Yanar Mohammed continues:

Rapes take place daily, under the chaotic situations resulting from the occupation. The occupation authorities handed over the power to unscrupulous men who have no respect for women’s rights and dignity. On the contrary, the appointed puppets have promoted sectarian hatred, and encouraged tribal barbarism where women of other clans are "sexual hostages" to be exploited, while the women of their own clan are "valuables to be protected". In either case, these forces will always regard women as property of the clan and a tool of political vengeance, but never as individuals, worthy of respect.

Remind me again: What was the war about? Oh yeah, “freedom”, which isn’t free–and if female and living in Iraq, is now afraid to leave the house without a head-to-toe disguise. How long, I wonder, before the “liberated” women of Iraq, in a desperate bid for freedom from assault, join their Afghan sisters under the burqa–or more poignantly, in drag?

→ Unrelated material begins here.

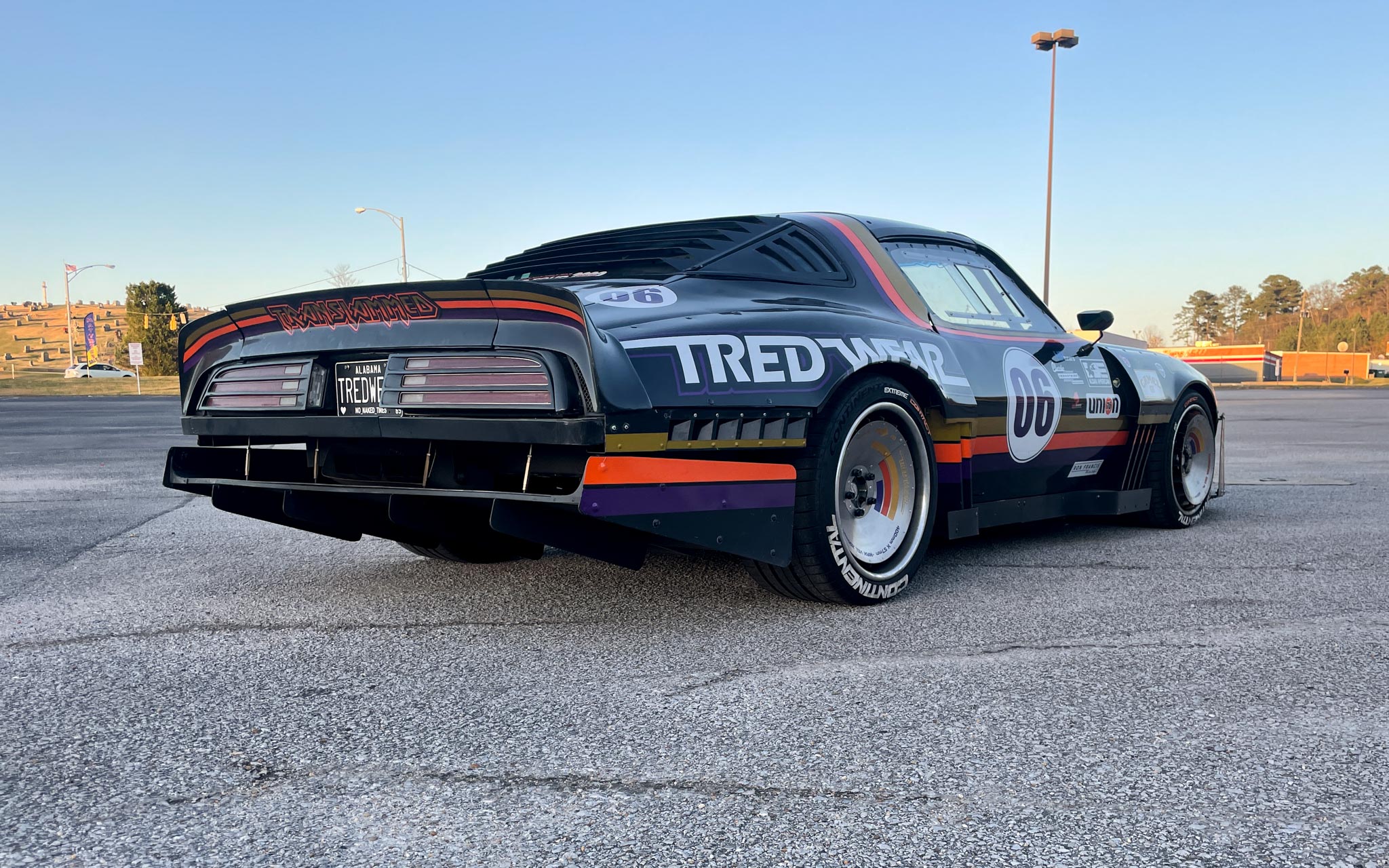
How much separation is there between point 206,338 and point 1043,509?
138 inches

Who protects Iraqi women in these barbaric situations? And who will guarantee their dignity, their privacy, and right to a decent future? Women of Iraq can not live secure under the occupation and the government of ethnic and sectarian division which has no respect for human rights or women’s rights. The only hope lies in the people of Iraq to strive to create a political alternative which liberates us all from the repression of the religious, sectarian, and ethnic parties. Our alternative vision for freedom and equality is the only path to guarantee an end to gender inequality and all kinds of social discrimination in Iraq.

Or to put it another way: War won’t liberate the women of Iraq. War is a facilitator of rape; rape, in its turn, is an age-old weapon of war. And until there is peace (which won’t happen until all foreign invaders, mercenaries and profiteers leave the country), there will be no resources with which the people of Iraq can build the progressive paradigm of which Yanar Mohammed writes.